▸ **Textauszug**:
Von Alexandra Leuthner, Pliening

21 Windräder müssen im Landkreis gebaut werden, wenn es mit der Klimaneutralität bis zum Jahr 2030 klappen soll. Ob davon eines oder gar mehrere auf Plieninger Gemeindegebiet stehen werden, ist nach der Sitzung des Gemeinderats am Donnerstagabend trotz intensiver Debatte und eines schließlich doch zustande gekommenen Beschlusses nicht viel klarer geworden. Letztendlich hatte ein von der CSU-Fraktion abgeänderter Beschlussvorschlag im Gremium eine Mehrheit gefunden, welcher der Gemeinde im Rahmen der landkreisweiten Bemühungen um den Ausbau der Windenergie im Gegensatz zum ursprünglichen Antrag der Grünen-Fraktion eine Nebenrolle zuweist.

Anfang Juni schon hatten Bündnis 90/Grüne einen Grundsatzbeschluss beantragt, der nun in der Feriensitzung behandelt wurde. Bürgermeister Roland Frick (CSU), dem wohl die teils heftig geführte Auseinandersetzung um fünf geplante Windräder im Ebersberger Forst noch gut im Gedächtnis geblieben ist, hatte um Sachlichkeit und den Verzicht auf gegenseitige Schuldzuweisungen gebeten. Neben einem grundsätzlichen "Ja" zum Bau von Windrädern im Landkreis hatten die Grünen explizit beantragt, dass auch die Gemeinde Pliening "ihren Beitrag dazu leisten" solle. Der Gemeinderat solle sich dafür aussprechen "in Abstimmung mit den Nachbargemeinden nach geeigneten Standorten zu suchen und für diese Grundstücke Teilflächennutzungspläne auszuweisen".

Es gäbe einige potenzielle Standorte im Gemeindegebiet

Tatsächlich seien 2013 im Zuge der landkreisweiten Suche nach Konzentrationsflächen drei Gebiete im Gemeindegebiet als potenzielle Standorte herausgearbeitet worden, erläuterte Frick. Zwei davon, nämlich einer südlich des Speichersees und ein weiterer in der Finsinger Au seien damals nicht in Frage gekommen, der erste aus naturschutzrechtlichen Gründen, der zweite, weil er zu klein gewesen sei für mehrere Windräder, die man damals, um eine "Verspargelung" der Landschaft zu vermeiden, jeweils an einem Ort habe bauen wollen. Zudem wäre er zu nahe am Funkfeuer Ottersberg gewesen, das heute kein Ausschlussgrund mehr sei. Heute gehe man, anders als noch 2013 aufgrund verbesserter Technik der Windanlagen sowie größerer Höhe und daher besserer Windausbeute von 21 Windrädern im Gegensatz zu 35 Anlagen aus.

[Teil einer Datendatei]
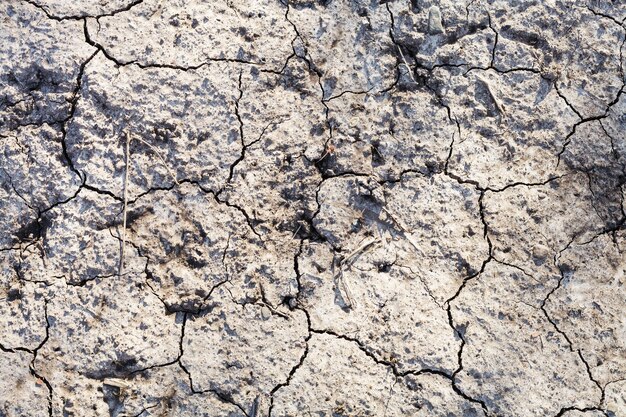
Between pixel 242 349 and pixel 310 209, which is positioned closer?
pixel 242 349

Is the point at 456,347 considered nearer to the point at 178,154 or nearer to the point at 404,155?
the point at 404,155

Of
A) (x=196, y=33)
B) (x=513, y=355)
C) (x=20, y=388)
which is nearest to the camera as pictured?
(x=20, y=388)

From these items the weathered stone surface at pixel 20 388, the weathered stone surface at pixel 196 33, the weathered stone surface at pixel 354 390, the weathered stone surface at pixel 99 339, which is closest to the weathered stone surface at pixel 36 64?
Answer: the weathered stone surface at pixel 196 33

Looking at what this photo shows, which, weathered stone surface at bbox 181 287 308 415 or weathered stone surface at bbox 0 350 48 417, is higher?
weathered stone surface at bbox 181 287 308 415

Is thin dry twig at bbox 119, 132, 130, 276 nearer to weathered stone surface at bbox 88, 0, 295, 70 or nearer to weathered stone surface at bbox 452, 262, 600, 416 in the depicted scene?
weathered stone surface at bbox 88, 0, 295, 70

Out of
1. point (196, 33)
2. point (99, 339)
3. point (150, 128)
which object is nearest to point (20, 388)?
point (99, 339)

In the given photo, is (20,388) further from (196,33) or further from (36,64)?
(196,33)

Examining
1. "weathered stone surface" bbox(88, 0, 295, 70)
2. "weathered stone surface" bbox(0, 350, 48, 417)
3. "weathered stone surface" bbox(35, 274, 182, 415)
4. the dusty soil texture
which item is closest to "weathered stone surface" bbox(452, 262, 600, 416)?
the dusty soil texture

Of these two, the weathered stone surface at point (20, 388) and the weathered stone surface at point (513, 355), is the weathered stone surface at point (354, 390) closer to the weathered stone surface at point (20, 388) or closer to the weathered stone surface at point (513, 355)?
the weathered stone surface at point (513, 355)

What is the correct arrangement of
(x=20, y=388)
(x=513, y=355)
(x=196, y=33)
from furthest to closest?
(x=196, y=33) < (x=513, y=355) < (x=20, y=388)
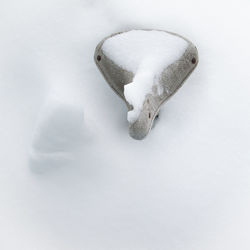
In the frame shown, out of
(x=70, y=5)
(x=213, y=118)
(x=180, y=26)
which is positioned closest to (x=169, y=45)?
(x=180, y=26)

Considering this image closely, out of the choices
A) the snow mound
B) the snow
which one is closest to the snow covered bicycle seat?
the snow

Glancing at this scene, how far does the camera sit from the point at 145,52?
1.44m

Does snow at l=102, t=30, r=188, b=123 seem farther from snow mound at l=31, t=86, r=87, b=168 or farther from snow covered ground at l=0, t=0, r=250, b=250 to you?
snow mound at l=31, t=86, r=87, b=168

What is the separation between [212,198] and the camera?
1409 millimetres

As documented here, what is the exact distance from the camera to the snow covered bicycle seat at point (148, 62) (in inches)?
54.2

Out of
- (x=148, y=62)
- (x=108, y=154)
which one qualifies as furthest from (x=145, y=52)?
(x=108, y=154)

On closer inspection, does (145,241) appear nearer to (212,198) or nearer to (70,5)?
(212,198)

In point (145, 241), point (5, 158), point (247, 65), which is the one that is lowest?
point (145, 241)

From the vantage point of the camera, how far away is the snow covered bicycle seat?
1.38 meters

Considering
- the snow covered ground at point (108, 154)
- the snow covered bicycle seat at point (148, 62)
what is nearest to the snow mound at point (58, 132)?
the snow covered ground at point (108, 154)

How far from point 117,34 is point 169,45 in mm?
173

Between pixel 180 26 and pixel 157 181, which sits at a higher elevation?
pixel 180 26

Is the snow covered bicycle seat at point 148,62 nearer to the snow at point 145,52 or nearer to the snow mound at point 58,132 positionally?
the snow at point 145,52

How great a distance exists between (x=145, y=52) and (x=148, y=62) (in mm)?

▸ **Aufgaben**:
(a) Benenne im Artikel zur Windkraft in Pliening „Funkfeuer Ottersberg“ in „Sender Ottersberg“ um und gib den Abschnitt wieder, der mit „Tatsächlich seien 2013“ beginnt und mit „zu 35 Anlagen aus.“ endet.
(b) Fasse den Absatz des Artikels zur Windkraft in Pliening, der mit „Anfang Juni schon hatten“ beginnt, als kurze Liste zusammen.
(c) Warum kam laut dem Artikel zur Windkraft in Pliening der Standort südlich des Speichersees 2013 nicht in Frage?
Die Zeilen haben hiermit nichts zu tun.

▸ **Lösungen**:
(a)
Tatsächlich seien 2013 im Zuge der landkreisweiten Suche nach Konzentrationsflächen drei Gebiete im Gemeindegebiet als potenzielle Standorte herausgearbeitet worden, erläuterte Frick. Zwei davon, nämlich einer südlich des Speichersees und ein weiterer in der Finsinger Au seien damals nicht in Frage gekommen, der erste aus naturschutzrechtlichen Gründen, der zweite, weil er zu klein gewesen sei für mehrere Windräder, die man damals, um eine "Verspargelung" der Landschaft zu vermeiden, jeweils an einem Ort habe bauen wollen. Zudem wäre er zu nahe am Sender Ottersberg gewesen, das heute kein Ausschlussgrund mehr sei. Heute gehe man, anders als noch 2013 aufgrund verbesserter Technik der Windanlagen sowie größerer Höhe und daher besserer Windausbeute von 21 Windrädern im Gegensatz zu 35 Anlagen aus.

(b)
- Bündnis 90/Grüne beantragten Anfang Juni einen Grundsatzbeschluss, der in der Feriensitzung behandelt wurde.
- Bürgermeister Roland Frick (CSU) bat um Sachlichkeit und um Verzicht auf gegenseitige Schuldzuweisungen.
- Die Grünen beantragten ein grundsätzliches „Ja“ zum Bau von Windrädern im Landkreis.
- Auch die Gemeinde Pliening sollte ihren Beitrag leisten.
- Der Gemeinderat sollte sich dafür aussprechen, in Abstimmung mit den Nachbargemeinden geeignete Standorte zu suchen und für diese Grundstücke Teilflächennutzungspläne auszuweisen.

(c) Aus naturschutzrechtlichen Gründen.